The murders shocked the local community, but incidents like this were by no means isolated. In December alone you had incidents in West Galway, in Kerry, Offaly and Westmeath where shots were fired into houses either to intimidate or to harm those who lived within. None ended as tragically as the shooting in Westmeath, but what these incidents highlight is how, notwithstanding all the land reforms of the previous 30 years and the decline in agrarian agitation, the land question had not been resolved to everybody satisfaction.
Christmas Post 1913
The run-up to Christmas witnessed a frenzy of consumerism and activity. Nowhere was this more evident than in the postal depots of Dublin. . It has been expected that the labour dispute in Dublin would have had an adverse effect on the Christmas trade, but the opposite has been the case.
Instead, there was a 40% increase in the number of parcels delivered in the city area alone. The volume of foreign mail was reported to be heaviest ever. On a single day, 20th December, the Olympic brought 212,000 letters and newspackets, with 1,949 registered letters. In addition, 290,000 letters, 9,000 newspackets and 3,245 registered letters were brought by the New York passenger liner. And this was not the sum of it. The Empress of Ireland also dispatched 130,000 letters 4,000 newspackets, of which 1,338 were registered packets.
In coping with this influx, and in the absence facilities at the Customs House Docks - owing to the labour dispute and the congestion of goods at the port - the authorities were required to procure additional premises at Metropolitan Hall in Abbey Street, while they also temporarily extended their Amiens Street parcels department.
In dealing with this massive influx of mail, the Post Office has been credited for performing with admirable speed and efficiency. The amount of lost mail had never been smaller owing to better wrapping and a decline in the use of ‘tie on labels’. The Christmas season also provided much needed temporary employment in the city, with 1,000 extra hands taken on to cope with the rush.
All-Ireland football final and the Purchase of Croke Park
In mid-December 1913, Kerry defeated Wexford to win the All-Ireland football title before an attendance of about 20,000 spectators at what was already being called Croke Memorial Park.
The sports grounds on Jones’s Road had only recently been purchased by the GAA from Frank Dineen - a journalist, IRB man and former President and Secretary of the Association. It was bought with the proceeds of a hugely successful tournament ran over the summer months of 1913, the Croke Memorial Cup which had been run ostensibly to raise money to finance the building of a memorial to the deceased Archbishop of Cashel, Dr. Croke, one of the GAA’s first patrons.
The decision was hugely significant for the GAA and Irish sport – it provided them with a permanent headquarters in the capital; it solved a problem of sourcing adequate and enabled them to invest in its improvement.

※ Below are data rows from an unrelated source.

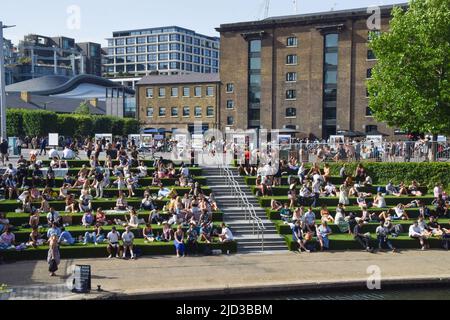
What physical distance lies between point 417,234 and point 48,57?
144 meters

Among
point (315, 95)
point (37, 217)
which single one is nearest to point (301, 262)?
point (37, 217)

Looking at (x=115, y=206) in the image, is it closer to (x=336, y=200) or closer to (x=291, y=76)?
(x=336, y=200)

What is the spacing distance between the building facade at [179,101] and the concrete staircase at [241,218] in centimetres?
4482

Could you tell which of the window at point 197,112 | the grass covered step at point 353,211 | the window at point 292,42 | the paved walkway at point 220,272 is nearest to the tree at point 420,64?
the grass covered step at point 353,211

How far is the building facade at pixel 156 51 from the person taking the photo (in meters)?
171

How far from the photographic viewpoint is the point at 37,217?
23797mm

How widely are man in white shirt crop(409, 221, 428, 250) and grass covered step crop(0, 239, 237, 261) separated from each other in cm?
789

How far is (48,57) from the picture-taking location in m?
154

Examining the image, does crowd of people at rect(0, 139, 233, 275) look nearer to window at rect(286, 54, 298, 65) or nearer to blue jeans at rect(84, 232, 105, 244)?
blue jeans at rect(84, 232, 105, 244)

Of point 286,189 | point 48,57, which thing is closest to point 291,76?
point 286,189

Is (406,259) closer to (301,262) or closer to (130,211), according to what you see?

Every All-Ireland hurling and football bar – 1937, 1947, 1984 – has been held at the venue.
Weather Christmas 1913
The country endured a particularly cold snap in the week between Christmas and the New Year – snowfall of between 2 and 4 inches was reported on the outskirts of Dublin and in the city the streets wore a coat of white frost.
In the Phoenix Park, the ponds froze over with the more adventurous of visitors taking to sliding and skating on their surface. For the most part, though, the cold weather drove people indoors in their search for recreation and the theatres, music halls and picture houses reported good business.
Outside of Dublin, in the Shannon Region, Salmon exporters took advantage of the cold weather by storing ice, negating the need to import the same from Norway, while also providing much needed local employment.